Print the lines that run from the line with "櫻坂46 4th ARENA TOUR ボンディングビッグパーカー 黒 L - メルカリ" to the line with "ON Men Run-T White", keeping both end lines, exactly as they appear in the entries below, and nothing else.
RECORDS SUPPLIED Block Start
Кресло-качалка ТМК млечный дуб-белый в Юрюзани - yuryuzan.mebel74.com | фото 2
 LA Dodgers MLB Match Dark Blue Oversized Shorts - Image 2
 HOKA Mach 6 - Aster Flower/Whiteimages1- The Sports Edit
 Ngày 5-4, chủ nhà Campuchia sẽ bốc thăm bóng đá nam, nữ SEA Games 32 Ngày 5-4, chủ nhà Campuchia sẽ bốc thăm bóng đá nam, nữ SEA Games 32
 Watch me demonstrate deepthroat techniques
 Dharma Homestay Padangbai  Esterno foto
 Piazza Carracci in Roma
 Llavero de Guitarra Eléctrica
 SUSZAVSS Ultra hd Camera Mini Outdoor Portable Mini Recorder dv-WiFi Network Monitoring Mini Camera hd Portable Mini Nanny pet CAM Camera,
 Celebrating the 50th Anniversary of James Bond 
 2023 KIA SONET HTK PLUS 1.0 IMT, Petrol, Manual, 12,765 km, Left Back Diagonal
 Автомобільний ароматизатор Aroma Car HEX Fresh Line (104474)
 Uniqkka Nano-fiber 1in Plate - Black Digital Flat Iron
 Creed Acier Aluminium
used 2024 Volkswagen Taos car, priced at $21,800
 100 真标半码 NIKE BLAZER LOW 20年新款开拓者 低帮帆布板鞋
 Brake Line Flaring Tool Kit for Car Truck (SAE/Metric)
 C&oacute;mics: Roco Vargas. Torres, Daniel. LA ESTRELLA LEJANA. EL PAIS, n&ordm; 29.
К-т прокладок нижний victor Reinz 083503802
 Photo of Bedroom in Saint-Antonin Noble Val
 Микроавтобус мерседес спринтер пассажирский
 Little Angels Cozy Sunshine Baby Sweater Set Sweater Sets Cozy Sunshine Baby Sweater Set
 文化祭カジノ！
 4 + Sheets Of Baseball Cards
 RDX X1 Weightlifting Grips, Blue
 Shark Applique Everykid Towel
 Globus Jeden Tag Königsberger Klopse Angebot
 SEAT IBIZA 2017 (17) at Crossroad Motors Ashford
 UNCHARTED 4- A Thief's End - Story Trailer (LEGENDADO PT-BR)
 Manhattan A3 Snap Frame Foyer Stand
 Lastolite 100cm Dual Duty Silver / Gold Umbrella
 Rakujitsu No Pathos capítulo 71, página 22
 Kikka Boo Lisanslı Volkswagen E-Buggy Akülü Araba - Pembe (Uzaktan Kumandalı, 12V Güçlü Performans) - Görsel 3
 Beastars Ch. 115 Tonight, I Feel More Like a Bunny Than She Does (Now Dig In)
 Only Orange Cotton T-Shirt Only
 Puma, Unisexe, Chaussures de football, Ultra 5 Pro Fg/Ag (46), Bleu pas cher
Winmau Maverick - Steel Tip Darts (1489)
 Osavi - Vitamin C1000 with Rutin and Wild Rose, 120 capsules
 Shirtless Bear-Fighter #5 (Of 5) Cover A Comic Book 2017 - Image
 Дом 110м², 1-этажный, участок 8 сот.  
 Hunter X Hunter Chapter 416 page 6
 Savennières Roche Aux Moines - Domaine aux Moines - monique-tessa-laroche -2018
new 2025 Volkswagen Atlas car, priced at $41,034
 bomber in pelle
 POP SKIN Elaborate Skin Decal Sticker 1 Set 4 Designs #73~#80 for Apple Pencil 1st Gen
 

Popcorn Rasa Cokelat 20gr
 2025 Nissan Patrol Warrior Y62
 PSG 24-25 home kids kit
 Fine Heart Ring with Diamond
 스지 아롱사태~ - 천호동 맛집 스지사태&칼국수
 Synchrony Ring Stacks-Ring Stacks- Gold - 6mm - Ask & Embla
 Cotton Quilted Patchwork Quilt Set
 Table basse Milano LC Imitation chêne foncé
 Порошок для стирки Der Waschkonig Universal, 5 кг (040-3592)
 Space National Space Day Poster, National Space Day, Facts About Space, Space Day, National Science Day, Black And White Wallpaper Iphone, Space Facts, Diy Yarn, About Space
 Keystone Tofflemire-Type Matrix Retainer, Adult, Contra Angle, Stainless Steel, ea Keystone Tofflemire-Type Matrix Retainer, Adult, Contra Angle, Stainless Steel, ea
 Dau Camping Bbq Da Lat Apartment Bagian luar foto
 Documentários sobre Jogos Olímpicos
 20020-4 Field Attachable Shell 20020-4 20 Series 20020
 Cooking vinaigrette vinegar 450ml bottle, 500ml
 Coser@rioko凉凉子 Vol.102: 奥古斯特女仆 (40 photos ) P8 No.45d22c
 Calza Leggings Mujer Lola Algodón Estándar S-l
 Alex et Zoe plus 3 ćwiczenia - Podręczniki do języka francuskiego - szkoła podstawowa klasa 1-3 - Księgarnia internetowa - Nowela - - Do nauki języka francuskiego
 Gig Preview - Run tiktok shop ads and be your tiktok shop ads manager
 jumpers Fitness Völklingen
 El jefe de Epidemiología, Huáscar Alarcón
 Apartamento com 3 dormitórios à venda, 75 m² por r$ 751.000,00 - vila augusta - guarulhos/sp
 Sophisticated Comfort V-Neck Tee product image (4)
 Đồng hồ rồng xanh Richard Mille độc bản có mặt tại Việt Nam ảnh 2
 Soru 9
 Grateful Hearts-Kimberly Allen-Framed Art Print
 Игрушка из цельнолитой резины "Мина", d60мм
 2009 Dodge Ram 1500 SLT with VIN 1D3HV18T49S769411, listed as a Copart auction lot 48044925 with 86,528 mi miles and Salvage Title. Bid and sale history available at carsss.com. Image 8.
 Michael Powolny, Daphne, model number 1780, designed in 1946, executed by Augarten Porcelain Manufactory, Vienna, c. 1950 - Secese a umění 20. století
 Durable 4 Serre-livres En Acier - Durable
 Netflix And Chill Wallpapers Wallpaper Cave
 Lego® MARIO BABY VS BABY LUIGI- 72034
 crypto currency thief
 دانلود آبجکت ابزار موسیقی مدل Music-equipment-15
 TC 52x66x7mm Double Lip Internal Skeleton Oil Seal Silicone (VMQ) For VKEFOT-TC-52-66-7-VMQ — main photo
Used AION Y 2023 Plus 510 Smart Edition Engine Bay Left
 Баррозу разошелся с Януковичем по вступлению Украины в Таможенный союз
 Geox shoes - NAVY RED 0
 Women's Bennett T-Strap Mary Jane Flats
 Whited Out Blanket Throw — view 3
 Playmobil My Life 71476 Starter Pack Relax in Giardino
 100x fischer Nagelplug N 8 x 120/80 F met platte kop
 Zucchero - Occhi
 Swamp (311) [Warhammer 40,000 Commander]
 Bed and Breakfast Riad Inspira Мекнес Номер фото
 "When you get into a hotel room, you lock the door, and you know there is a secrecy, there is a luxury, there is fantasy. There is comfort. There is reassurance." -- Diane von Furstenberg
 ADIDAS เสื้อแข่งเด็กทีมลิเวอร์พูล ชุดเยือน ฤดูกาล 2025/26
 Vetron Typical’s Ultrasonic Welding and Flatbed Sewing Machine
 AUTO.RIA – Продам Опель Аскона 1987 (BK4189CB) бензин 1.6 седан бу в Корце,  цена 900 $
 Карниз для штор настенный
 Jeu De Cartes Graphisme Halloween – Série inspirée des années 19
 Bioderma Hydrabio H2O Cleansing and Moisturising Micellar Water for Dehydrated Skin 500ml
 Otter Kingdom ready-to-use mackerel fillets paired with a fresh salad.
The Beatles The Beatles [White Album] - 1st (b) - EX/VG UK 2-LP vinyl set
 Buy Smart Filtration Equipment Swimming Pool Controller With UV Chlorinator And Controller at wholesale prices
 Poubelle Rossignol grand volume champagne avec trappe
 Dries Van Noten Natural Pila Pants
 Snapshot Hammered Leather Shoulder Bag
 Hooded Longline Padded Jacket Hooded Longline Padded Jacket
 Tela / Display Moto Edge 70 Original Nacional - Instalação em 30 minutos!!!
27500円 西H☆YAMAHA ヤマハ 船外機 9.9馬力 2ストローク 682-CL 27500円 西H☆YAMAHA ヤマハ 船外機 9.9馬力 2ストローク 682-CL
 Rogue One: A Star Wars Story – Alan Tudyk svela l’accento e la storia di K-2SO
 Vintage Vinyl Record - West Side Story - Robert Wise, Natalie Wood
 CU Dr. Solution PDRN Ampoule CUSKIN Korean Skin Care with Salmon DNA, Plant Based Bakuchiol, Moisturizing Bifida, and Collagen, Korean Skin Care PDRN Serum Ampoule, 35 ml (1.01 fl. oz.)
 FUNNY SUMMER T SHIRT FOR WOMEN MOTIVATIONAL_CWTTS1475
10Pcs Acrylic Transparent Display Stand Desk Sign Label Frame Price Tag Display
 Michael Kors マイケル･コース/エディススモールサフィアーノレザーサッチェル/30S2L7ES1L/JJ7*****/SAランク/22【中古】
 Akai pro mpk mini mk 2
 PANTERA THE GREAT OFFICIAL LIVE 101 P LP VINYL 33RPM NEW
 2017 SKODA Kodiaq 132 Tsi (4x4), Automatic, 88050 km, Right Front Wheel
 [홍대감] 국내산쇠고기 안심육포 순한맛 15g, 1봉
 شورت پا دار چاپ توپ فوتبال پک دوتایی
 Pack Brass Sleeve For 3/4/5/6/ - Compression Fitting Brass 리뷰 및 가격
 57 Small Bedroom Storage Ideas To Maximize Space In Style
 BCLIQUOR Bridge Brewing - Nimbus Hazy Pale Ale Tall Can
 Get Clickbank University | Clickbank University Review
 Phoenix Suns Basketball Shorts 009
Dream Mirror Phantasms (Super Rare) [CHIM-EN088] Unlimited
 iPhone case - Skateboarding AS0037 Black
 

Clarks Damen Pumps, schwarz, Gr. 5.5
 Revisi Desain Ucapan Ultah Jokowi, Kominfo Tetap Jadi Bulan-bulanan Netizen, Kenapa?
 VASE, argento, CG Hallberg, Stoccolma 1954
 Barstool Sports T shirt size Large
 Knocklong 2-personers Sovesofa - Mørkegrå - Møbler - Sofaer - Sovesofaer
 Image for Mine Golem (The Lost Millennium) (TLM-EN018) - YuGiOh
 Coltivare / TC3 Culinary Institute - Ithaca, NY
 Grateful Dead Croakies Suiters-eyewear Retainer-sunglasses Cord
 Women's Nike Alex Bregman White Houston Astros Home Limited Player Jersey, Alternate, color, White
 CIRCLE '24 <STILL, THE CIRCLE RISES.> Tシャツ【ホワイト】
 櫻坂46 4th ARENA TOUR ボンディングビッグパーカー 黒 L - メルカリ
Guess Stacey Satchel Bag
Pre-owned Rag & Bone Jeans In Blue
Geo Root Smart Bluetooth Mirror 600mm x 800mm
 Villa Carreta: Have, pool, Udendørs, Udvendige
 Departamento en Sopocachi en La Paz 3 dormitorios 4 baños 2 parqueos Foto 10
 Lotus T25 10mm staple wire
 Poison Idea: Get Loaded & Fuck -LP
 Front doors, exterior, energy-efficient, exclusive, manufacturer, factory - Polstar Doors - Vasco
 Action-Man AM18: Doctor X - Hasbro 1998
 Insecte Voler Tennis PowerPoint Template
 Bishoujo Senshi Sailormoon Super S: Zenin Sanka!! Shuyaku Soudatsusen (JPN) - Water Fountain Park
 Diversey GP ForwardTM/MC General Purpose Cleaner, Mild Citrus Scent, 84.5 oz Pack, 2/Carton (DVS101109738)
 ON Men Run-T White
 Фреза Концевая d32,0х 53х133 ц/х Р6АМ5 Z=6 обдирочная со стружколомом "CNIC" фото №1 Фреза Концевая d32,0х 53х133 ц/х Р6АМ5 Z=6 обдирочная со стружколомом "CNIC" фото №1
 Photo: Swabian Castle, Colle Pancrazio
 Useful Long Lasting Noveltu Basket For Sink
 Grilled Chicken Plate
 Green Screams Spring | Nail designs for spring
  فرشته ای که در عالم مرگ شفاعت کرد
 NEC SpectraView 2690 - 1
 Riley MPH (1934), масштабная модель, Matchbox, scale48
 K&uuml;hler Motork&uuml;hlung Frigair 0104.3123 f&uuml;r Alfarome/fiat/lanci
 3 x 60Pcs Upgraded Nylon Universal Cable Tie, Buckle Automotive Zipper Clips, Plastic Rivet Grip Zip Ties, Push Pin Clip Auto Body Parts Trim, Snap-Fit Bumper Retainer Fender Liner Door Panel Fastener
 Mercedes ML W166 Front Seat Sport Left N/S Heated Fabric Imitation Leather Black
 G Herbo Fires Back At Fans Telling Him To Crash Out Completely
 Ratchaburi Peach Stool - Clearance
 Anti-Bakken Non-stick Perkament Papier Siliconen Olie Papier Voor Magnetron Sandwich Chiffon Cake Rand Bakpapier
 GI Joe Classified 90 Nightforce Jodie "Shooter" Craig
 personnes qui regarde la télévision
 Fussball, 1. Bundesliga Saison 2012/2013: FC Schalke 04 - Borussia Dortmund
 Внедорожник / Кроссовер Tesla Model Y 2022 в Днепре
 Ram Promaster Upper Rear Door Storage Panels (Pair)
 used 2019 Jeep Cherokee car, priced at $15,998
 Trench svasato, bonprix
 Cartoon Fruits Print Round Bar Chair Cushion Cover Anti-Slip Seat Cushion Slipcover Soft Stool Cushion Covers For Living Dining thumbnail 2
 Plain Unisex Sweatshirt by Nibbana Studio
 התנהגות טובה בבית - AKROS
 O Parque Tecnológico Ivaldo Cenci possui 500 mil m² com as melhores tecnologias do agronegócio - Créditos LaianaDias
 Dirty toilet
RECORDS SUPPLIED Block End
» **WRITTEN SOLUTION**
 櫻坂46 4th ARENA TOUR ボンディングビッグパーカー 黒 L - メルカリ
Guess Stacey Satchel Bag
Pre-owned Rag & Bone Jeans In Blue
Geo Root Smart Bluetooth Mirror 600mm x 800mm
 Villa Carreta: Have, pool, Udendørs, Udvendige
 Departamento en Sopocachi en La Paz 3 dormitorios 4 baños 2 parqueos Foto 10
 Lotus T25 10mm staple wire
 Poison Idea: Get Loaded & Fuck -LP
 Front doors, exterior, energy-efficient, exclusive, manufacturer, factory - Polstar Doors - Vasco
 Action-Man AM18: Doctor X - Hasbro 1998
 Insecte Voler Tennis PowerPoint Template
 Bishoujo Senshi Sailormoon Super S: Zenin Sanka!! Shuyaku Soudatsusen (JPN) - Water Fountain Park
 Diversey GP ForwardTM/MC General Purpose Cleaner, Mild Citrus Scent, 84.5 oz Pack, 2/Carton (DVS101109738)
 ON Men Run-T White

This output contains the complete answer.